The patch was developed for cancer patients who suffer severe chronic pain and in some cases have trouble swallowing pills. But Dr. Bob Rappaport, head of the FDA division that oversees painkillers, said some doctors have been prescribing the patch to patients who don’t need such a powerful narcotic — and in at least one case even used it to treat headaches.
Patches can be more convenient than pills.
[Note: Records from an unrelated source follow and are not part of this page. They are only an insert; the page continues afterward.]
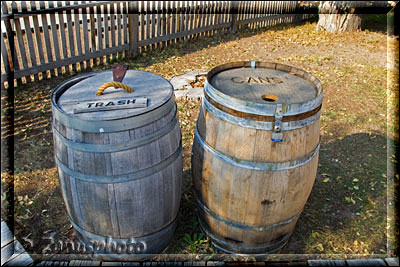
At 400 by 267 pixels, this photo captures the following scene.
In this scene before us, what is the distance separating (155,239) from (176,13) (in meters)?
6.90

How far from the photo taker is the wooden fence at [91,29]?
5684mm

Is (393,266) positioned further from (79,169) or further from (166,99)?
(79,169)

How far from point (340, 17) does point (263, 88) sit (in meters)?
9.40

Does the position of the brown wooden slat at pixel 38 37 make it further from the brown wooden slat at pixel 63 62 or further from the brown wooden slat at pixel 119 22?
the brown wooden slat at pixel 119 22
The fentanyl patch is designed to deliver the drug at a steady rate for as long as three days, so patients don’t have to take medication several times a day. But there are also drawbacks. For example, a single patch contains a substantially larger total quantity of the medication than individual pills, and heat or exercise can increase the rate at which the drug is absorbed.
Rappaport said the FDA has not found such serious problems with other methods of delivering fentanyl, such as an injectable form of the drug.
“It’s a unique problem with patches because of … the way that the drug is delivered to the body and the way that it’s metabolized,” he said.
The FDA said doctors should not prescribe the patch for patients whose pain is expected to go away, such as those recovering from an operation. The patch should only be used for patients in chronic pain who are taking opiod-type drugs safely.